“Hidden Name” reviewed by Sonic Arts Network

Lonely spinning giants from the experimental scene ™: German Stephan Mathieu and English Janek Schaefer share their common interest of devouring a manicured history of pasty white memories and a soup of gossamer sounds, on “Hidden Names”.

Recorded during the winter of 2005 in a Victorian void in the South of England (Manor Farm House located in Child Okeford), the two locked horns and kicked around the empty house. Amongst sun yellowed picture frames, scent heavy doors, rose coloured walls they made field recordings and used old records found in the attic of the house. They took a week to make this collection of heavenly orchestrated noise, of crackling hidden melodies which tease out of the cloth of the speakers like Lazarus resurrected.
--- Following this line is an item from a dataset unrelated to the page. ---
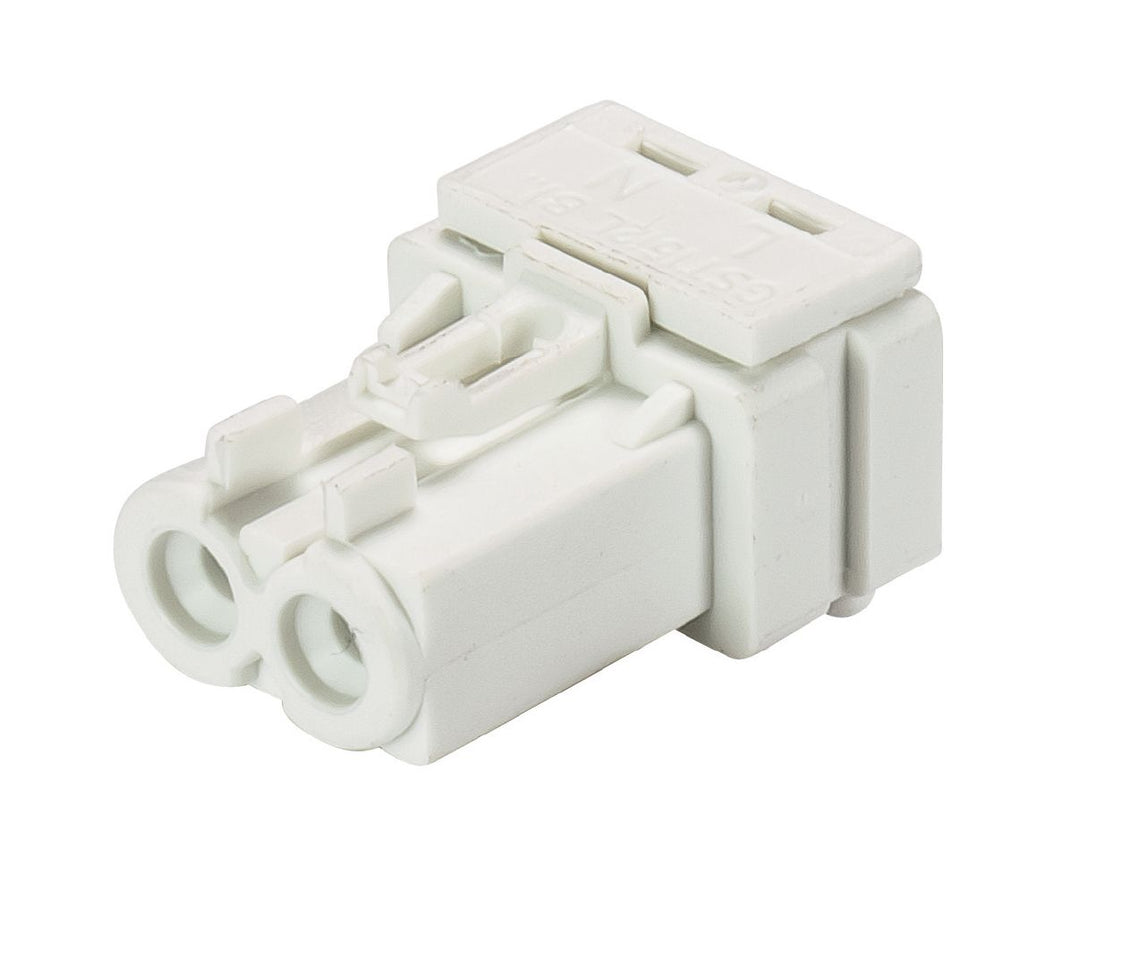 Wieland gesis MINI Gerätestecker 2P 16A 250V Weiß - 91.023.0053.0 [100 Stück]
Nostalgia bleeds and feeds in these 11 pieces.

“White Wings” is a whirl of topes that cut off the world, making it a disastrous thing to stop listening, just in case that these wires might send the heart a message of WHY. The Victorian void of enlightenment is cascaded further on “Comos”. This is a sound piece that creates a vision of a fleshly aviation menagerie, a bird version of Waco. Clashing pigeons, cooing sweeps, set against crows cawing, and roosters calling for an end to all mankind with its misunderstanding of bird flu and the cull that ensued. The birds here are Hitchcockian and non fading.

“Quartet for Flute, Piano and Cello” is a love song for the most unrequited moments in a lost room. Its see through fingers glide over ancient vinyl recordings, attic dust, and an automatic invisible turntable. It cements the territory that was pinned out previously as it confidently strides under black umbrellas instead of the silent tip toeing giggled at before. Amazing.

“Maori Love Song” is a jazz funeral for Mary Shelly trapped in a cryogenic cell as Walt Disney tries to romance her with puppet strings.

We are left squinting at the last track “The Planets”. This camouflages a sunrise under the atmospheres of individual working methodologies, and looks back at a time gone by when the sun on Albion was pure, the breeze contained no fear and men like Xavier De Maistre journeyed around their room; internal explorer becomes external tourist.

Clearly this is a device of time travel disguised as a CD.